Tool of Thought

APL for the Practical Man

"You don't know how bad your design is until you write about it."

⎕VFI with ⎕CSV

January 25, 2022

A long-standing problem with ⎕VFI is that it does not accept the traditional minus sign (only an APL high-minus), nevermind thousand separators, a plus sign in front of E notation, and a million other things that Excel users might produce in a CSV file headed your way. It takes a lot of preprocessing to take outside data and run it through ⎕VFI.
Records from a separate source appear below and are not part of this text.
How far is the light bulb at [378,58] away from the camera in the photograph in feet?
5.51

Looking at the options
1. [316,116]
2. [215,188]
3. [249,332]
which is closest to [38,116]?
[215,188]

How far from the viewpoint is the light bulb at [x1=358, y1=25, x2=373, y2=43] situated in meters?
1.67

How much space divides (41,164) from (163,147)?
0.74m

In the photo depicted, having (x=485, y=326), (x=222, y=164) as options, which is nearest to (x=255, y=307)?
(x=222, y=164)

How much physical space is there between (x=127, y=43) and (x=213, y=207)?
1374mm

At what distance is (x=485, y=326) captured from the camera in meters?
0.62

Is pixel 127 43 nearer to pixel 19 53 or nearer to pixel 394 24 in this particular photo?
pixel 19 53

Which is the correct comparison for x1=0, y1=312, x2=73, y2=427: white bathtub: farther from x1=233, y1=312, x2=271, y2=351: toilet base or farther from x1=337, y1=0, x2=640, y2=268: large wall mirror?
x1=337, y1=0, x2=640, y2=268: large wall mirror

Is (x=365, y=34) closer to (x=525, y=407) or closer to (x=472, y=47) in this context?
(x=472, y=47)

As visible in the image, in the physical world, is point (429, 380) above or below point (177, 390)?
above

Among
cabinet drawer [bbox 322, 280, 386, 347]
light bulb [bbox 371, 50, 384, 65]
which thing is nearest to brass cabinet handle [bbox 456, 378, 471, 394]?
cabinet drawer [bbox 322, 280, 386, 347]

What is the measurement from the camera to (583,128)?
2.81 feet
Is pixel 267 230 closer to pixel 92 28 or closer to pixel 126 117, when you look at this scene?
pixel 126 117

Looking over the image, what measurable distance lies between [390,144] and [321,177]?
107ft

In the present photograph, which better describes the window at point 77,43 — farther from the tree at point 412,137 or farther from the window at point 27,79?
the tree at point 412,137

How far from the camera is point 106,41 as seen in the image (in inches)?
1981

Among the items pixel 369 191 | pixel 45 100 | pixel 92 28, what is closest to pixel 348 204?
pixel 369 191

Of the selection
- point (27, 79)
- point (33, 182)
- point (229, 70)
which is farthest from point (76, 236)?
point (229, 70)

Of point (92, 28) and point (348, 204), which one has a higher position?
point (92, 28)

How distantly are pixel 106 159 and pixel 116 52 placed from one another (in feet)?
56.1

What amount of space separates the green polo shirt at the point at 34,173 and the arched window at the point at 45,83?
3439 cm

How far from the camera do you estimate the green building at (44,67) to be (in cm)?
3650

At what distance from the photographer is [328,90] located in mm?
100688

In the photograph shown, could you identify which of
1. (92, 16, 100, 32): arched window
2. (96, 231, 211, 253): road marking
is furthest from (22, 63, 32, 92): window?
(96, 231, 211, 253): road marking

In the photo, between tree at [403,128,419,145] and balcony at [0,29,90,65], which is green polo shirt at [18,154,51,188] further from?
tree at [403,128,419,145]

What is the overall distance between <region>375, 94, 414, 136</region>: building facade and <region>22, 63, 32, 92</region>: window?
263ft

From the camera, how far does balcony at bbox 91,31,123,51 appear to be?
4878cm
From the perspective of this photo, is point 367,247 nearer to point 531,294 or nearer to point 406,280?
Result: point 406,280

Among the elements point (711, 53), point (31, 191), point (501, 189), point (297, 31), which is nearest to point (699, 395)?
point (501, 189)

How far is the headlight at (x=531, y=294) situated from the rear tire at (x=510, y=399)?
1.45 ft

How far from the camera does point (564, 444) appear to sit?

The relatively new sytem function ⎕CSV handles all the specific cases noted above when converting columns to numeric. Furthermore it works on in-memory data, so we don't need a file. This makes it trivial to write an implementation of ⎕VFI using ⎕CSV:

vfi←{
     ⍝ ⎕VFI using ⎕CSV
     ⍝ ⍵ ←→ Char Mat
     ⍝ ← ←→ Num vector
     ⍺←-2*31
     o←⊂'Separator' '⎕'
     o,←⊂'Thousands' ','
     o,←⊂'Fill'⍺
     r←,(⎕CSV⍠o)(,⍵,⎕UCS 13)'S' 3
     v←r≠⍺
     v(v×r)
 }   

Note:

  1. The argument here is a char mat, not a delimited vector like ⎕VFI.
  2. The separator is arbitrary, and should not exist in the argument.
  1. There is currently a bug in ⎕CSV where it throws an error on a number

(UPDATE: This is is now fixed in version 18.2.45319.0)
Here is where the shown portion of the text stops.